For me, Thursday was nowhere near normal. It was the night that the Land of the Free's justice system ruled that my voice meant nothing, that my rights were a joke and that I, along the rest of my faith community, was not allowed to feel protected in the country I called home.
I am Muslim-American, and I am not protected under the laws of the United States.
On Thursday, a federal judge ruled that it was within the framework of the Constitution to treat Muslim religious centers, businesses and student associations as terrorist organizations following revelations that the New York Police Department monitored Muslim college students and professors beyond the city limits. Muslim Advocates, a civil rights organization, filed a lawsuit in June 2012 on behalf of 11 Muslim individuals, businesses and organizations in New Jersey. The lawsuit alleged that the surveillance program violated their constitutional rights by targeting them on the basis of religion.

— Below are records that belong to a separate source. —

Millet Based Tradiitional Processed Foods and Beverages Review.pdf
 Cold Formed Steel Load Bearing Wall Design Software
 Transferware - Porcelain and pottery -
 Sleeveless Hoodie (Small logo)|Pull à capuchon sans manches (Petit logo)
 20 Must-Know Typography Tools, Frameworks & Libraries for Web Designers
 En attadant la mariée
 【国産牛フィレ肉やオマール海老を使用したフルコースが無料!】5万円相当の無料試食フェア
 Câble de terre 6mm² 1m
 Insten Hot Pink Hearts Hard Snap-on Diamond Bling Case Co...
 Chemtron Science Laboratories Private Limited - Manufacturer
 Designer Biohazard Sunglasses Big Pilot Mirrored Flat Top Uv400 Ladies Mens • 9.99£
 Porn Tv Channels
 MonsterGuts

Within the program, the NYPD did every possible thing in order to find and convict potential "terrorists" of wrongdoing. They spent years poring over Muslim websites on a daily basis, attending whitewater rafting trips organized by Muslim college students, and making note of who attended what event and how many prayers people engaged in. The Associated Press revealed that the NYPD built frameworks with help from the CIA to monitor Muslims where they eat, shop and worship.
With all this hard work, it's almost a joke as to how many people were found guilty of terrorist activity: not one Muslim American.
Yet the judge felt it was permissible — that it was covered under the rights of the Constitution — to spy on law abiding citizens because "plaintiffs did not show discrimination or injury."
On Thursday, it was ruled in a federal court that silencing a vibrant minority community by threat and reality of surveillance was a thing to be celebrated, not condemned. The reality for Muslim Americans in the nation today is that we face suspicion, anger and accusation on a daily basis. This is not a recent development.
I grew up being told to keep my head down, and when I was younger, I thought that maybe it was because the community elders were paranoid.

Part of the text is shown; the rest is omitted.